Richardson’s Hair Matches Her Mood
Richardson’s speed isn’t the only thing catching attention from sports fans. Her vibrant hair color speaks volumes, and she changes it frequently to fit her mood. She explained to the OC Register that her hair is meant “to stand out so I am visible and able to be seen.” That makes sense considering how hard it must be to follow her speeding through the track.
Richardson added that her girlfriend chose the bright orange hairstyle she famously wore the day of her Trials qualifier victory on June 19. As reported by the outlet, she said, “My girlfriend picked this color because it’s loud and, honestly, dangerous. She said you need to look the best and be the best.” A quick scroll through Richardson’s Instagram shows just how stunning her personal style is.
Richardson’s Olympic Games Debut
There’s a lot riding on Richardson’s first-ever Olympics, which sadly will not happen this year. As one of the fastest women in the nation, she was initially set to compete in the 100-meter in Tokyo. It’s been 25 years since an American woman has won the event at the Olympics. The last to do so was Gail Devers in 1996. Before her suspension, Richardson was prepared for the challenging task at hand, stating that being an Olympian was “always the ultimate goal.”

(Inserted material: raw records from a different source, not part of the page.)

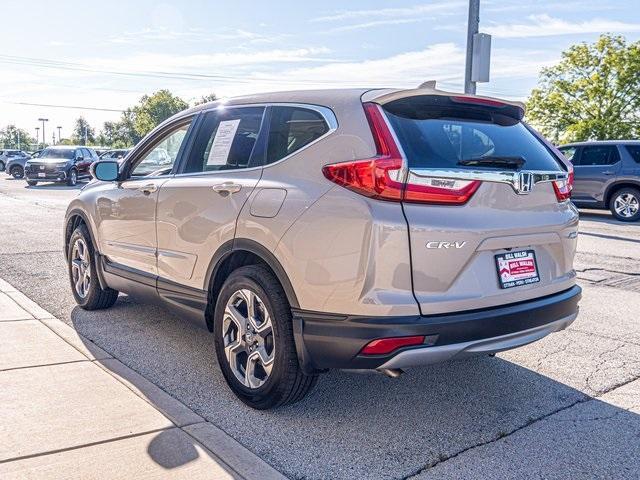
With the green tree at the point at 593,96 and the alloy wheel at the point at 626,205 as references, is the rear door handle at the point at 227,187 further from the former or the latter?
the green tree at the point at 593,96

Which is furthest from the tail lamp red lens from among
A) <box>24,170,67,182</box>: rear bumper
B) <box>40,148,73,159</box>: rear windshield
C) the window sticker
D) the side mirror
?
<box>40,148,73,159</box>: rear windshield

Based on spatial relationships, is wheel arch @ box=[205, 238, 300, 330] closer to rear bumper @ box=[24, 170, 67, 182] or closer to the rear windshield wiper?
the rear windshield wiper

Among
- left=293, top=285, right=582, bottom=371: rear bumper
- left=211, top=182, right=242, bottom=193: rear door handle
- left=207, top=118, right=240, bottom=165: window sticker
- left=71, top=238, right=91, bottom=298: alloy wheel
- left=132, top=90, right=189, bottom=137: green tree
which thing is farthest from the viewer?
left=132, top=90, right=189, bottom=137: green tree

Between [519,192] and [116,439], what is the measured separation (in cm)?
246

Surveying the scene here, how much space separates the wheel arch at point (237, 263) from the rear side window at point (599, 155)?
1310cm

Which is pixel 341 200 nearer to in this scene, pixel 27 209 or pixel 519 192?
pixel 519 192

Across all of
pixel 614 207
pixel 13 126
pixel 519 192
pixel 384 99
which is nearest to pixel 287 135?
pixel 384 99

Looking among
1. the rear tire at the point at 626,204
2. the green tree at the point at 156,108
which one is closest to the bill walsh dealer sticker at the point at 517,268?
the rear tire at the point at 626,204

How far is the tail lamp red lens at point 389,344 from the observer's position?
3.02 meters

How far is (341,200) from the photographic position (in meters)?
3.15

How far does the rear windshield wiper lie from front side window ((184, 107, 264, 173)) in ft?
4.08

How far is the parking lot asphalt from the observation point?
307 centimetres

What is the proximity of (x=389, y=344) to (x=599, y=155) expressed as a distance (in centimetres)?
1366

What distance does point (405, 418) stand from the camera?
3.58 metres
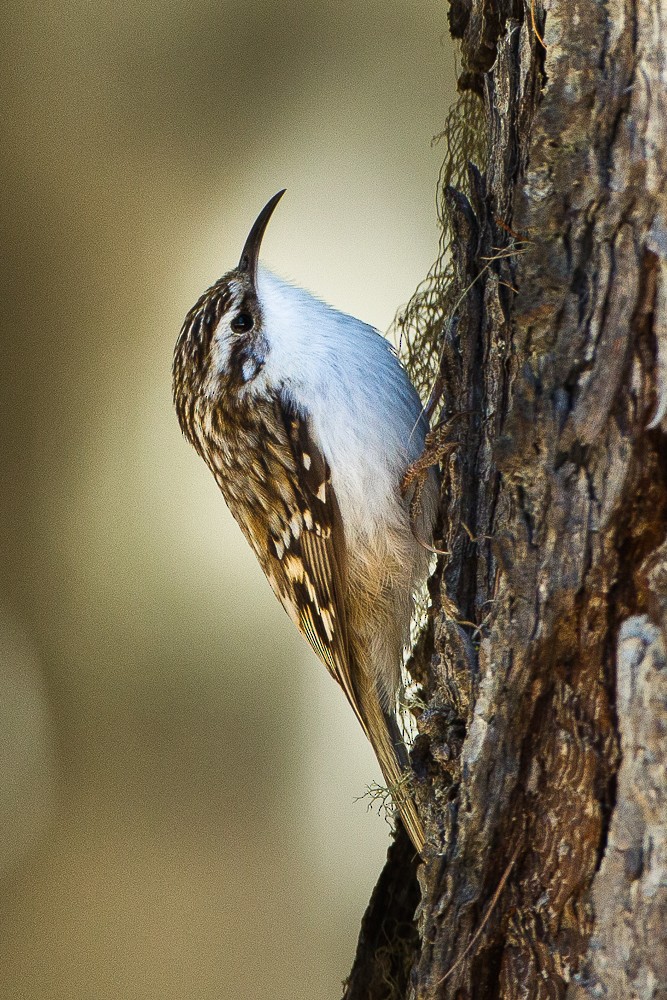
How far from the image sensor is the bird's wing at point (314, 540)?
201 centimetres

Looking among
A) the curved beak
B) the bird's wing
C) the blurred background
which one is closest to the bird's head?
the curved beak

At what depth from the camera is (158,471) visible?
2.95 meters

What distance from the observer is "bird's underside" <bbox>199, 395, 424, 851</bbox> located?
2027 mm

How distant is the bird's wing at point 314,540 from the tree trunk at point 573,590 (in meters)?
0.62

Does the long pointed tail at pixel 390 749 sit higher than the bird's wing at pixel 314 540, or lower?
lower

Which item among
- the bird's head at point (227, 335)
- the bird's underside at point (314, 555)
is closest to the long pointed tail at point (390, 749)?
the bird's underside at point (314, 555)

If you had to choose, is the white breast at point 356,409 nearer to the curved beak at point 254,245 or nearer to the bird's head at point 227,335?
the bird's head at point 227,335

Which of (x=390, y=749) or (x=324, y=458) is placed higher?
(x=324, y=458)

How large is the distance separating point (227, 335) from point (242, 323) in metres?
0.04

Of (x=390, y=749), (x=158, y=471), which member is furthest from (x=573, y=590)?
(x=158, y=471)

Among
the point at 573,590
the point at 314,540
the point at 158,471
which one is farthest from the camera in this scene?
the point at 158,471

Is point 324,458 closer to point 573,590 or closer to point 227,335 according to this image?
point 227,335

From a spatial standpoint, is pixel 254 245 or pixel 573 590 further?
pixel 254 245

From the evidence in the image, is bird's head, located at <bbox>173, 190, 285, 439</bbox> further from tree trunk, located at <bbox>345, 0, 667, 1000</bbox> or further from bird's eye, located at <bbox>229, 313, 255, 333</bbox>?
tree trunk, located at <bbox>345, 0, 667, 1000</bbox>
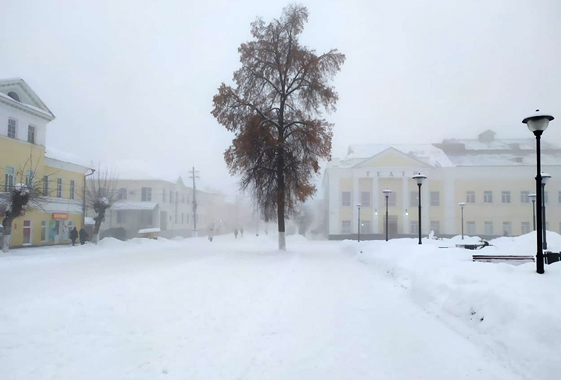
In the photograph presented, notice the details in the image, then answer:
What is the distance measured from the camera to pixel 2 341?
5891 millimetres

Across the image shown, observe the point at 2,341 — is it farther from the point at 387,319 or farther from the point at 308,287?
the point at 308,287

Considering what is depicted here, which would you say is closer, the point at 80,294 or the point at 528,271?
the point at 528,271

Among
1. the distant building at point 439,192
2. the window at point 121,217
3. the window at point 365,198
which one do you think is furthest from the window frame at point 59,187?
the window at point 365,198

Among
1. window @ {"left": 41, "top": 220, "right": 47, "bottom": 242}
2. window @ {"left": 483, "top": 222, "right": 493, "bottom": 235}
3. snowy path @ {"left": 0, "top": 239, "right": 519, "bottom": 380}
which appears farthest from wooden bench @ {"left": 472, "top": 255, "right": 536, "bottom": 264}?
window @ {"left": 483, "top": 222, "right": 493, "bottom": 235}

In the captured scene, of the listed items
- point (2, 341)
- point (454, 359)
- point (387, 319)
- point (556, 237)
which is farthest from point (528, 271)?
point (556, 237)

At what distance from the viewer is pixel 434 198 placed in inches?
2185

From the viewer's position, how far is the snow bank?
5.29m

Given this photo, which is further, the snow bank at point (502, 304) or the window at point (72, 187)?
the window at point (72, 187)

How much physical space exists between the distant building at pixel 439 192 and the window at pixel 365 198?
0.13 m

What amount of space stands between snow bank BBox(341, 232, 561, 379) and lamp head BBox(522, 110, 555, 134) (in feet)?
9.12

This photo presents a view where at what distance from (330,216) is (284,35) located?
34940 mm

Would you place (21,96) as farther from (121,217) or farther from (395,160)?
(395,160)

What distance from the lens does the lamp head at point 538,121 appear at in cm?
821

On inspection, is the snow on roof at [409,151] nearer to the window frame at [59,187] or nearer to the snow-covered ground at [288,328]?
the window frame at [59,187]
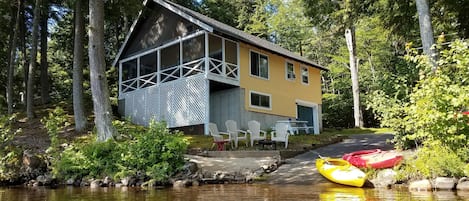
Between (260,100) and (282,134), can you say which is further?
(260,100)

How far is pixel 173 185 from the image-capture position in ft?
33.5

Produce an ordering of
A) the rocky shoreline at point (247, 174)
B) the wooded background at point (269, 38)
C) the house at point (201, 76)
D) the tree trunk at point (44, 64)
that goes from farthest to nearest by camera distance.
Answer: the tree trunk at point (44, 64), the house at point (201, 76), the wooded background at point (269, 38), the rocky shoreline at point (247, 174)

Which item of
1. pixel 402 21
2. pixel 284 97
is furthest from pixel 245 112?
pixel 402 21

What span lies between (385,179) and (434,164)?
1.08 meters

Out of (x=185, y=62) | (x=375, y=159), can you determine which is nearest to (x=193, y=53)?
(x=185, y=62)

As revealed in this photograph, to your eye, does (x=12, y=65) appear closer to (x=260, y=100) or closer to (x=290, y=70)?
(x=260, y=100)

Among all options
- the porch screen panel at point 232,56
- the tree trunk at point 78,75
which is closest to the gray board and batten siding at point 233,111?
the porch screen panel at point 232,56

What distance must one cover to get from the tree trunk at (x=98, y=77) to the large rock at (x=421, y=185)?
29.5ft

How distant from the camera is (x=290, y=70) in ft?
78.5

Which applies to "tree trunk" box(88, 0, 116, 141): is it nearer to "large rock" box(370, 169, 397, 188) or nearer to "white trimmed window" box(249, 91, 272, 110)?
"large rock" box(370, 169, 397, 188)

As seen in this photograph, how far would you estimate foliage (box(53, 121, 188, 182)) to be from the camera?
A: 35.3ft

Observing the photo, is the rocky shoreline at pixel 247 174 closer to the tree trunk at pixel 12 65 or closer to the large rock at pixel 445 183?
the large rock at pixel 445 183

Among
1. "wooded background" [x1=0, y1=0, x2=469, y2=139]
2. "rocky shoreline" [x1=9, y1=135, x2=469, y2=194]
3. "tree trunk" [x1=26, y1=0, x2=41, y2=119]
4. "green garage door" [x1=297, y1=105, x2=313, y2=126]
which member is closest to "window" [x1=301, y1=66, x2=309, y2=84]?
"green garage door" [x1=297, y1=105, x2=313, y2=126]

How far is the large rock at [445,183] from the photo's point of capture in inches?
311
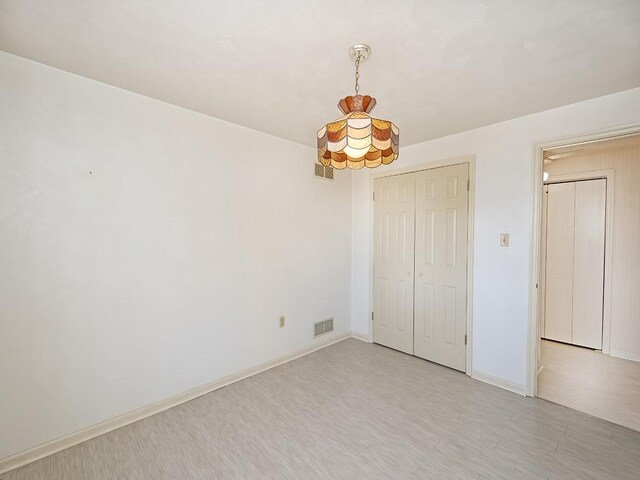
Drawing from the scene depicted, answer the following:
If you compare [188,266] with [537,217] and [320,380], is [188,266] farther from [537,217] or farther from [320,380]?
[537,217]

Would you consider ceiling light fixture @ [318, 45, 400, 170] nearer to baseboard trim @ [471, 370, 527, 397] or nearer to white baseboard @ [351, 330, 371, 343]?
baseboard trim @ [471, 370, 527, 397]

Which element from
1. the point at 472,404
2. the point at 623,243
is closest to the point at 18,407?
the point at 472,404

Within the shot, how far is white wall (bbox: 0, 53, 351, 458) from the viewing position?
176 cm

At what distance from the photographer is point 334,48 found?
1601 mm

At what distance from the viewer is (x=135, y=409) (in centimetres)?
217

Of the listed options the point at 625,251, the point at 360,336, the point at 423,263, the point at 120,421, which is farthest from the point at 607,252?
the point at 120,421

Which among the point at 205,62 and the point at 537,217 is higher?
the point at 205,62

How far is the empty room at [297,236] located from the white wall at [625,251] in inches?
0.7

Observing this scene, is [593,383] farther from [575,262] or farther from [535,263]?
[575,262]

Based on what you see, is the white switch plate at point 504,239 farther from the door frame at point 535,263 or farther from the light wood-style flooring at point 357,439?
the light wood-style flooring at point 357,439

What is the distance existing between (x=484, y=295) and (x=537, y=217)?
830mm

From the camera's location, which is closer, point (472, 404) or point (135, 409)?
point (135, 409)

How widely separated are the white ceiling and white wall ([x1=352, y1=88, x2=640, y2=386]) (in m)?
0.25

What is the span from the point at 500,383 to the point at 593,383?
870 millimetres
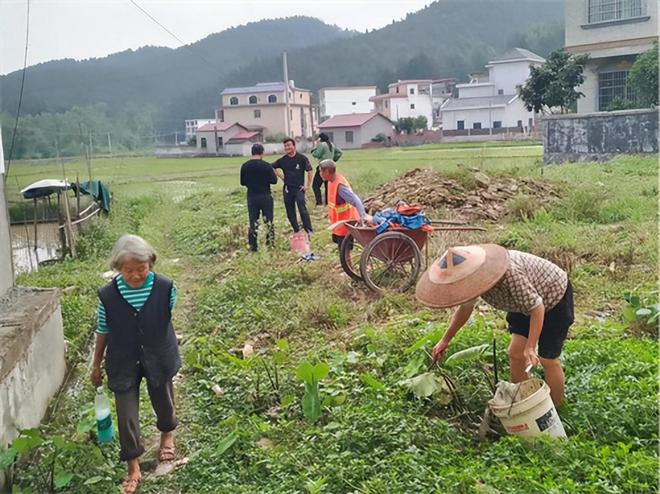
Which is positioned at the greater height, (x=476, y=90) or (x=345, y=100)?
(x=345, y=100)

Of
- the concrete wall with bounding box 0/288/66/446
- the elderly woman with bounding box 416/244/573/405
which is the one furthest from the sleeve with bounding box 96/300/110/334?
the elderly woman with bounding box 416/244/573/405

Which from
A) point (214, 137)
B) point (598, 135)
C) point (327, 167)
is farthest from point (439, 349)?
point (214, 137)

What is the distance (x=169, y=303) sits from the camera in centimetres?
390

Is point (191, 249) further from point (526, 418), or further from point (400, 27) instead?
point (400, 27)

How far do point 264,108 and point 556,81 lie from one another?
93.0 feet

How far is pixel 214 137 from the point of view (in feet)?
151

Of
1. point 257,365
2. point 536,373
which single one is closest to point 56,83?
point 257,365

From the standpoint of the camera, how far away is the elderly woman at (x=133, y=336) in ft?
12.3

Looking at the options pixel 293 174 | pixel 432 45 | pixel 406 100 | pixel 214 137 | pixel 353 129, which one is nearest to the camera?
pixel 293 174

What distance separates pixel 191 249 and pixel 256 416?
7.34m

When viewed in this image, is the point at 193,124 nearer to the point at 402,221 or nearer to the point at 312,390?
the point at 402,221

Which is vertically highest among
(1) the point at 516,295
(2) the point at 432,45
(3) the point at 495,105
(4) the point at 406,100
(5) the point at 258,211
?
(2) the point at 432,45

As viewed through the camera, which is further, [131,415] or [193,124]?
[193,124]

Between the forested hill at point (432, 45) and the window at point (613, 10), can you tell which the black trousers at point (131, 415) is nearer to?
the window at point (613, 10)
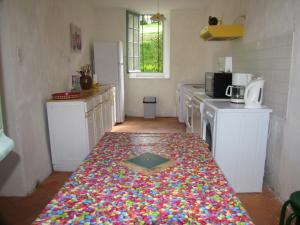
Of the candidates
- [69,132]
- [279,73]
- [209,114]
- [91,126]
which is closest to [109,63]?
[91,126]

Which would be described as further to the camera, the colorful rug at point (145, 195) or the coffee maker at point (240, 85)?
the coffee maker at point (240, 85)

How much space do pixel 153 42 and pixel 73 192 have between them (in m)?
5.71

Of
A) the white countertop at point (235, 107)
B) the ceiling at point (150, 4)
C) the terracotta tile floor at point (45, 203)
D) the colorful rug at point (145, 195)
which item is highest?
the ceiling at point (150, 4)

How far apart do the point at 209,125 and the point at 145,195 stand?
195cm

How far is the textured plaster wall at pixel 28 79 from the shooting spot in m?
2.36

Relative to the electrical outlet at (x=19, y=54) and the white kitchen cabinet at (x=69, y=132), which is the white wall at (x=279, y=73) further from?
the electrical outlet at (x=19, y=54)

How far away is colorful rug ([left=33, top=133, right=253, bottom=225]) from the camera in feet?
2.68

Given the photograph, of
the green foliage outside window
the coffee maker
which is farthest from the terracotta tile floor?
the green foliage outside window

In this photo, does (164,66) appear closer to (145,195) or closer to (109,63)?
(109,63)

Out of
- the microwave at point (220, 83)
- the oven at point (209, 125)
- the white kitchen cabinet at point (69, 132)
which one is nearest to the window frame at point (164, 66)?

Now, Richardson will miss the Games completely after The United States Anti-Doping Agency announced she had tested positive for marijuana, which is against Olympic rules. According to the New York Times, the athlete accepted a one-month suspension that started on June 28, meaning she will no longer be eligible to compete in the 100-meter race. Her one-month suspension would have ended just in time for Richardson to participate in the 4x100 meter relay race, but she didn’t make the U.S. team.
In a July 2 interview on TODAY, Richardson apologized for her actions and said she was committed to healing herself first and foremost. “I want to take responsibility for my actions,” she said. “I know what I did, I know what I'm supposed to do... and I still made that decision.” The runner explained that her biological mother’s death in the week before Olympic trials — and the fact that she found out the news from a reporter — played into her decision. "People don’t understand what it’s like to have to… go in front of the world and put on a face and hide my pain,” she said. Richardson ended her interview by making a simple plea to viewers. “Don’t judge me because I am human,” she said. “I’m you. I just happen to run a little faster.”